I need to find the forced response of a mass-spring-damper system by using Laplace Transform.

Homework Equations

Equation of motion:
[tex] \ddot{x} + 2 \zeta \omega_n \dot{x} + {\omega_n}^2 x = \frac{F}{m} cos \left( \omega t \right) [/tex]

The Attempt at a Solution

At the Laplace domain, we have:

[tex] X \left( S \right) = \frac{F/m}{S^2+ 2 \zeta \omega_n S + {\omega_n}^2} \frac{S}{S^2+\omega^2} [/tex]

After this point, I try to make partial fractions, but I must be missing something. It results in a page full of algebra, and it does not look like the correct solution.

Please, could you help me on figuring out what I should do?

 

[nickjer]

You could complete the squares in the denominator of the first term and then use the convolution theorem. Or use partial fractions on the first term and then use the convolution theorem.

 

[JolileChat]

You could complete the squares in the denominator of the first term and then use the convolution theorem. Or use partial fractions on the first term and then use the convolution theorem.

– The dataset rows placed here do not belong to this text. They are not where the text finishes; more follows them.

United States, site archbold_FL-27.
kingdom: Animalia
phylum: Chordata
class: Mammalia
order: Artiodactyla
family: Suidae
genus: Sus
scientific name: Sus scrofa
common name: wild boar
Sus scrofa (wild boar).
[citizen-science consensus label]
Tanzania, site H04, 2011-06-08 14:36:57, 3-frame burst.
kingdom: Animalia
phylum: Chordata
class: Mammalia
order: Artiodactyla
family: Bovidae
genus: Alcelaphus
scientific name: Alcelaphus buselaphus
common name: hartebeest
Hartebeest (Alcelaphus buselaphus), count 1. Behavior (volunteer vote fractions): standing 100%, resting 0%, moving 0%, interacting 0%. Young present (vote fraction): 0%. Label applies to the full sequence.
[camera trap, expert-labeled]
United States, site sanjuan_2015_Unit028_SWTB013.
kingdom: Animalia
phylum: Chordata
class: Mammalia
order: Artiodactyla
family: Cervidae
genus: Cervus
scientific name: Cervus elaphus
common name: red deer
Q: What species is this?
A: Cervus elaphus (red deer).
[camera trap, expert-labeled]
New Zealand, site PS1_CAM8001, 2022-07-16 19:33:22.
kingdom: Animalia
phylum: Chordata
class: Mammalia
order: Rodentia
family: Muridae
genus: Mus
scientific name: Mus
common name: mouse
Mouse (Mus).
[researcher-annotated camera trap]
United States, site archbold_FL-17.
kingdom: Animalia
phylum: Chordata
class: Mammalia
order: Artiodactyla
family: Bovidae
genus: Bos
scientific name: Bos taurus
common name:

You mean doing the convolution between the impulse response and the cosine forcing function?

I'd like to solve the problem in the Laplace domain, then apply the inverse transform to get the time response.

 

[nickjer]

You did solve it in the Laplace domain, assuming that equation you gave in the first post is correct. Now you need to take the inverse transform of that equation. I just recommended using the convolution theorem when taking the inverse.

 

[nickjer]

If you want to break it all up by partial fractions you can, but it will get very messy. Another trick would be taking the partial fraction of just the first term and then using the convolution theorem.